In my own experience, I took a lot of graduate history courses at Catholic University, but I only heard of Christopher Dawson, the first historian who held the Catholic History Chair at Harvard University, and a historian of the western civilization who rivals Toynbee and Quigley, because of Twitter. Another aside, Harvard had to pay to move Dawson’s book and manuscripts collection to Massachusetts from England, Dawson was a Brit, because Dawson’s personal collection of ancient sources was so superior or unique that Harvard’s collection didn’t measure up. Similarly, my American Government Masters was heavy in political philosophy, but again it was Twitter, Facebook, and new translation capabilities that exposed me to the Italian political philosopher, Augusto Del Noce, and the French political philosopher, Simone Weil. Their arguments on the post-World War II course of the humanities make the culture wars of the current day make sense. My own experience has given me an example of the democratization of the humanities and history.

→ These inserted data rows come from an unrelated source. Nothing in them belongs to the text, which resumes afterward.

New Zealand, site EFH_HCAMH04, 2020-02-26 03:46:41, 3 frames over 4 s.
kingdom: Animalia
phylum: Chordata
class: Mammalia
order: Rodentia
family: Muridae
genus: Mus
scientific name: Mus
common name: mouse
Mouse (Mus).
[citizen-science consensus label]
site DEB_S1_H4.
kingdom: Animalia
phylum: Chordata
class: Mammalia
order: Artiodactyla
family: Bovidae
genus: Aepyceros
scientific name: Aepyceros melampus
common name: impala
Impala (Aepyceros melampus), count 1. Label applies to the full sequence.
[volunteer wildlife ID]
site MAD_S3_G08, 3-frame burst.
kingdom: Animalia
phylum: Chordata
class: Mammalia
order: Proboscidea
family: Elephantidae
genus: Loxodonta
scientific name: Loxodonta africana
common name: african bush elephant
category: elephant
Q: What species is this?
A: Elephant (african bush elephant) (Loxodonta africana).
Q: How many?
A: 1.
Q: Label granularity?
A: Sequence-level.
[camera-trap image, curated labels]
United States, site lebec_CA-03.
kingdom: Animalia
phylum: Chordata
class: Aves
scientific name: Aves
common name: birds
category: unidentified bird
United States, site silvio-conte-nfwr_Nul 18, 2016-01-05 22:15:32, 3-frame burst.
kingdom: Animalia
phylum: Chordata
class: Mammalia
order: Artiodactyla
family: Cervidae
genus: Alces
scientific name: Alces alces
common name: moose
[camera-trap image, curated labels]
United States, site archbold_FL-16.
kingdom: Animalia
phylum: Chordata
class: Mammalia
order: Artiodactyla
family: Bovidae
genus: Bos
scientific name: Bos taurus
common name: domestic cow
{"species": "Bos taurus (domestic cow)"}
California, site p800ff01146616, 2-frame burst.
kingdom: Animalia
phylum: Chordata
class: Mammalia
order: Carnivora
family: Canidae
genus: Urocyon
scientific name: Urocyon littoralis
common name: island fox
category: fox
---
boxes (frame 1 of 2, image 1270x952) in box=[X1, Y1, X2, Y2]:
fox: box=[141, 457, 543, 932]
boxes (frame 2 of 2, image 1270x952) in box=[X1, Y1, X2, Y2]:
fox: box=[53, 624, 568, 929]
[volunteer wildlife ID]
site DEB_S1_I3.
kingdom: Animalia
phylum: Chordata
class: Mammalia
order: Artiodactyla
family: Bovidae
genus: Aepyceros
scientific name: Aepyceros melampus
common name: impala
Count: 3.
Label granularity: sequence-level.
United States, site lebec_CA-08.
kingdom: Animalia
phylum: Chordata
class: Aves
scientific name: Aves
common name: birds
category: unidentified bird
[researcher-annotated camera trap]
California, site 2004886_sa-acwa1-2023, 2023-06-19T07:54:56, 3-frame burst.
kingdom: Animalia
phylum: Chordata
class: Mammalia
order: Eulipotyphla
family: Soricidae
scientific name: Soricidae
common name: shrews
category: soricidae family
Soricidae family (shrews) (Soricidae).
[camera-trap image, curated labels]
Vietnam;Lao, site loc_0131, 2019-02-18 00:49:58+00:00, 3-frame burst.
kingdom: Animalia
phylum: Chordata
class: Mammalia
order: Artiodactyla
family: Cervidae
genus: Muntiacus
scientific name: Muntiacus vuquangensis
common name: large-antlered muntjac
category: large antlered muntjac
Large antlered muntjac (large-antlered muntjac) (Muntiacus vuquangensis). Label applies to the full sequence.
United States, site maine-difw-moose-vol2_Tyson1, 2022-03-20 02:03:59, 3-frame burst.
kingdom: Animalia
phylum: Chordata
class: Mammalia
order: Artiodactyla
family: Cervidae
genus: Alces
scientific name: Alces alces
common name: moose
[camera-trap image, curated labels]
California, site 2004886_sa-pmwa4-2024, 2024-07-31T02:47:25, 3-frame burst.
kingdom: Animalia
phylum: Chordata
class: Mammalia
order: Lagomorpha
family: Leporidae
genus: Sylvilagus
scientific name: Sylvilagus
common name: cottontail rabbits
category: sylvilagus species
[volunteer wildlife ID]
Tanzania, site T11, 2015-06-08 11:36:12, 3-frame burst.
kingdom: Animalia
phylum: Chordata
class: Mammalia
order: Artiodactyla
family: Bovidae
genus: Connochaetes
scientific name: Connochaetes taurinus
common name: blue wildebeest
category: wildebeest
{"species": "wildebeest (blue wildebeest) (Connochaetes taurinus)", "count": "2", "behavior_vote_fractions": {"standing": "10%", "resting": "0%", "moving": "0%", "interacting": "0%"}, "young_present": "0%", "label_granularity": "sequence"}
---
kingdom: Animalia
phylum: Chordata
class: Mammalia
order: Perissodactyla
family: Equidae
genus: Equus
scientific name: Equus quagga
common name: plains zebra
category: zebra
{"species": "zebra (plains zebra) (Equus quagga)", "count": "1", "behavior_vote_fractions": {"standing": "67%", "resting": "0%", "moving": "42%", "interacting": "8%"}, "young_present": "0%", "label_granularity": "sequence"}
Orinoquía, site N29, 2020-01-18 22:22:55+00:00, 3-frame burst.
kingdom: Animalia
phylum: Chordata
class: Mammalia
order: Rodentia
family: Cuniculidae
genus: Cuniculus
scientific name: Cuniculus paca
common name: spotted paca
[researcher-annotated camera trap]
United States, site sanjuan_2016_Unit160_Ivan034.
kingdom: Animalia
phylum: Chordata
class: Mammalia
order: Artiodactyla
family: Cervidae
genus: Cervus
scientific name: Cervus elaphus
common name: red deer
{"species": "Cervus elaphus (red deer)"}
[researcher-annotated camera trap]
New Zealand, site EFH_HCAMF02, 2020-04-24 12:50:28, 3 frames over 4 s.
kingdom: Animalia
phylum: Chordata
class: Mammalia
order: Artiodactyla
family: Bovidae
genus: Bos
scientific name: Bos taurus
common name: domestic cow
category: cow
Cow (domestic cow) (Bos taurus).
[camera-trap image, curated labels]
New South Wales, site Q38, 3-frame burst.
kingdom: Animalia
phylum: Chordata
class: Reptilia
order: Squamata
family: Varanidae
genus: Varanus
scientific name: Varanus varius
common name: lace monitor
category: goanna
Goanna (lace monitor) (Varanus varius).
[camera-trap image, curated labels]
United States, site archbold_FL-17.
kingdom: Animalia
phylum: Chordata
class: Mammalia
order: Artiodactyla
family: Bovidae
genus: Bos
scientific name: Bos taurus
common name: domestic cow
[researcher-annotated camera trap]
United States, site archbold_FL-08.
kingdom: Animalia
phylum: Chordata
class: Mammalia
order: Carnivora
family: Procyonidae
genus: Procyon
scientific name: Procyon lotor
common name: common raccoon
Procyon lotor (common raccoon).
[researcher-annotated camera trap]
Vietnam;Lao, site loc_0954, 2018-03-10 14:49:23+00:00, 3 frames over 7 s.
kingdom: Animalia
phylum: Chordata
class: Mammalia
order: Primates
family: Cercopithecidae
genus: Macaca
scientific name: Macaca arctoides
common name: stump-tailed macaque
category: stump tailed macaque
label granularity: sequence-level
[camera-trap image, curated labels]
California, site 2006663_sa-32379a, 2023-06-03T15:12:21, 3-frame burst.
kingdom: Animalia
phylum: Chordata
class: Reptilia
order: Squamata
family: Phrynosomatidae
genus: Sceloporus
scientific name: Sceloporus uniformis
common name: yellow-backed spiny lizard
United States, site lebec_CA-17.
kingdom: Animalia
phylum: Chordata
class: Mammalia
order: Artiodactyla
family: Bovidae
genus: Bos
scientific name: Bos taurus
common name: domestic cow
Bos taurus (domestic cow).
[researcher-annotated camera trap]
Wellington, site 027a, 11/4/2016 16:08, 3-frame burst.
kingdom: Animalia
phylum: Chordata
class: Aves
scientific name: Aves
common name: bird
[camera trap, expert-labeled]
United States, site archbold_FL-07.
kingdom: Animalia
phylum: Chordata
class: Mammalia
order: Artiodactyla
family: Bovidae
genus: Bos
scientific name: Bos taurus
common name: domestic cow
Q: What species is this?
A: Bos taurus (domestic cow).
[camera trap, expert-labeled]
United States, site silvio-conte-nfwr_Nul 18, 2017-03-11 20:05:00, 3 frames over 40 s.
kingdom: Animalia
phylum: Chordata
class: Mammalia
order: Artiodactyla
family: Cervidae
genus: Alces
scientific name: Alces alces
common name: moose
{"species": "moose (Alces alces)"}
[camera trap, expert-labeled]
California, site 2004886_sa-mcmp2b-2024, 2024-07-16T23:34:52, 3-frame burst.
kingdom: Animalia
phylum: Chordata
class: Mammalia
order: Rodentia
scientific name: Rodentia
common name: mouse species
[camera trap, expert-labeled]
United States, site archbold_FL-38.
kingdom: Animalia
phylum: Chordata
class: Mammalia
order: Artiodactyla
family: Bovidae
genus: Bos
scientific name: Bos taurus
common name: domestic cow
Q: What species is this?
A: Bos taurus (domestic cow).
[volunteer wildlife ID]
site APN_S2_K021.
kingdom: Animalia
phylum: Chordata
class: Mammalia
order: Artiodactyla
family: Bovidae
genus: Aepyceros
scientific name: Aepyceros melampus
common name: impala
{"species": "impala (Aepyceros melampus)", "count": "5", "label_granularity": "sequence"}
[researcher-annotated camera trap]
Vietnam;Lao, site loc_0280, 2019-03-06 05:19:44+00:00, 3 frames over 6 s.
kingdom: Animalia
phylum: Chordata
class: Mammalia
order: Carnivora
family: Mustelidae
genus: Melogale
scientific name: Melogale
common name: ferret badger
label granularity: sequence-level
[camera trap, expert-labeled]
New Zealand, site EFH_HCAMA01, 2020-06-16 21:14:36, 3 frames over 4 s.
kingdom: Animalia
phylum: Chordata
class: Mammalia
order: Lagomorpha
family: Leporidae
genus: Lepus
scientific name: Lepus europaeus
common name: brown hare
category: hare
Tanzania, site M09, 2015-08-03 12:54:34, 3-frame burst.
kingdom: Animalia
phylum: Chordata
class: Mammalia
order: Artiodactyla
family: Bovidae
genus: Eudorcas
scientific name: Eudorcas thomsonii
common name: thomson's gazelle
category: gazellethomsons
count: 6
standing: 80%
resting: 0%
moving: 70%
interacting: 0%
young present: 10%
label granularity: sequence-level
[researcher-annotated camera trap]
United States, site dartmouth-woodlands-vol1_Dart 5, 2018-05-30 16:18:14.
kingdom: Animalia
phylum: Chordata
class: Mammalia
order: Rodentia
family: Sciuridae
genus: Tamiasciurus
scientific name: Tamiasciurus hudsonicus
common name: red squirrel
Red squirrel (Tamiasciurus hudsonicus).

The StoryMap, the Omeka exhibit, the Palladio network analysis that we did as projects in this class were all enabled by the internet, and by my picture taking capability in my cell phone. Many of the images I used or the Palladio dataset I put together were first taken by the camera in my cell phone. I found it interesting that the only items the Tattooed Historian has beyond what I have in digital capability with my laptop and cell phone and installed applications is a small investment in an audio device, microphones, an Adobe audio manager, and a tripod. Technology has enabled the democratization of history, and the humanities we can all access items that were only available to an elite before the internet, and we can all write and publish to a global audience our various histories. The price, though, as with all democratizations will be the need to assess authenticity, a point of the Tattooed Historian, and as one ABD historian once told me, accuracy, the mark of the historian is accuracy.